Country and language in a single drop-down menu, because in 2020 it's improbable that people born outside of a country speak any other language than their native tongue. Right?
If you were born in Hungary and live in Ireland, but want to access the course content in German as standardized in Luxembourg, you select "German (Luxembourg)". The country only serves to disambiguate multiple variants of the same language.
That's not the way I read it, but it did take a while to get to that point. It appears as if the course has already launched in four languages, and the drop-down is for requesting regional variations of languages. If you want to take it in the existing languages, you can here: https://www.elementsofai.com/ (which is probably a better link overall).
It’s language and country-specific variants of said language.
What is weirder (but not the first time I have seen it) is that the list of languages is sorted by country name.

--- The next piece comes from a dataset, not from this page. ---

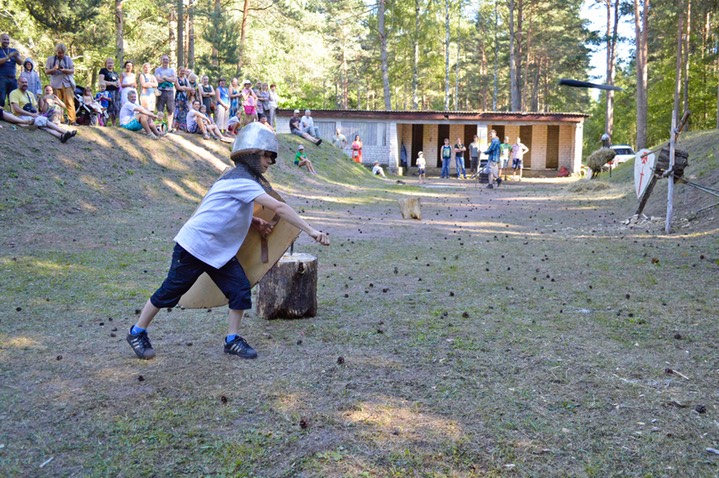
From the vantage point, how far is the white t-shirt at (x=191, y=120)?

German comes before Danish and Dutch after Maltese.
It's the EU. You're not a full citizen (in the social sense) until you know the native language of your country of residence. How Czech are you if you can't hear the cabbies ripping you off?

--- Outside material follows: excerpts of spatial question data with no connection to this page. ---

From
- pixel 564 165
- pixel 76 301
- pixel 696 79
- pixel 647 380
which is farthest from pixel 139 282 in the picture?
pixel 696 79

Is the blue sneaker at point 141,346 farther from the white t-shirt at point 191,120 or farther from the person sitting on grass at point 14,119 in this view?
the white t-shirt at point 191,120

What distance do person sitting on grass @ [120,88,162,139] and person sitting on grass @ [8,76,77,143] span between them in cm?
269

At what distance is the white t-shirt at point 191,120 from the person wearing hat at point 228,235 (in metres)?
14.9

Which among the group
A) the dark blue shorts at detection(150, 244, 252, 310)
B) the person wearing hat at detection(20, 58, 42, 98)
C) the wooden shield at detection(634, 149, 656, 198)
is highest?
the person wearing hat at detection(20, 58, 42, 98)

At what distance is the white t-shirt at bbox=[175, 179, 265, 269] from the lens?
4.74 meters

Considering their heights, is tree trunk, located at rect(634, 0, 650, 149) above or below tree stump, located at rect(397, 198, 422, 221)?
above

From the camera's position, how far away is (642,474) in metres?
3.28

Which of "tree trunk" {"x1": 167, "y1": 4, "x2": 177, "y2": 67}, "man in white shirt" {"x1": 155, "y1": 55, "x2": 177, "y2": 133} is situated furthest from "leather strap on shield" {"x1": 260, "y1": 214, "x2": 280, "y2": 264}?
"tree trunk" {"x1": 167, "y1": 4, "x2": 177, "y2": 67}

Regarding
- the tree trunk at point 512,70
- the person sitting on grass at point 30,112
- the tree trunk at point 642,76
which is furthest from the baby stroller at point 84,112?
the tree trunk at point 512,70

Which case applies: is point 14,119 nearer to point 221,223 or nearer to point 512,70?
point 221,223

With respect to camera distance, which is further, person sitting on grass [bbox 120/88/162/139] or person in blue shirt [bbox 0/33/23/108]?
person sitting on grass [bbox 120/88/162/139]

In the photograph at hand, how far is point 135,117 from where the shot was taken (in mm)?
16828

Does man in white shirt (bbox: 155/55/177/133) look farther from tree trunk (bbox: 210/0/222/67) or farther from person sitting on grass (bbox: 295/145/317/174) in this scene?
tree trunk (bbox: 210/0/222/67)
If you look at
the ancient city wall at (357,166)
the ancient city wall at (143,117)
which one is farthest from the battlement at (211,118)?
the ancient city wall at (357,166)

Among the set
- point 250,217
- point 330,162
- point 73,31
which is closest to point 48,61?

Regardless to what country I was born in and what country I am a citizen of (by the way there are many full citizens who don't speak the language of the country particularly well, there is no such a thing as non-full citizenship, you either are a citizen or you are not) I have never wanted to study in its language (let alone use localized versions of coding-related software which I perceive as utter bullshit), wherever English is available I always choose to study and to interact with a computer in English. I'd never hire an AI/IT engineer who is not good at reading/writing/speaking on the subject in English and I doubt I'm alone in this. Arguably being able to efficiently communicate on the subject in English is even more important than the knowledge of the subject itself as nobody can know everything and be a good developer without being able to google things quickly.

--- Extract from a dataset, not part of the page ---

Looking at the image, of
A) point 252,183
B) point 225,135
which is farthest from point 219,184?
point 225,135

I mean, there's no other language appropriate for working with modern computers (Russian is probably the closest second)[0], but the level of English computer programs require of you, especially cushioned ones like they're exposing to people in this case, tends to be less than native understanding of the language.
[0]: English has a huge advantage because typesetting, typewriting, liberalism, and empire had already greatly simplified the writing system by the time computers were standardizing. It was, from the start of electronic computing, basically trivial to typeset English with simple character series, in a readable form. Anglo typewriting and typesetting conventions were already such that monospaced typewritten ASCII makes decent documents on its own.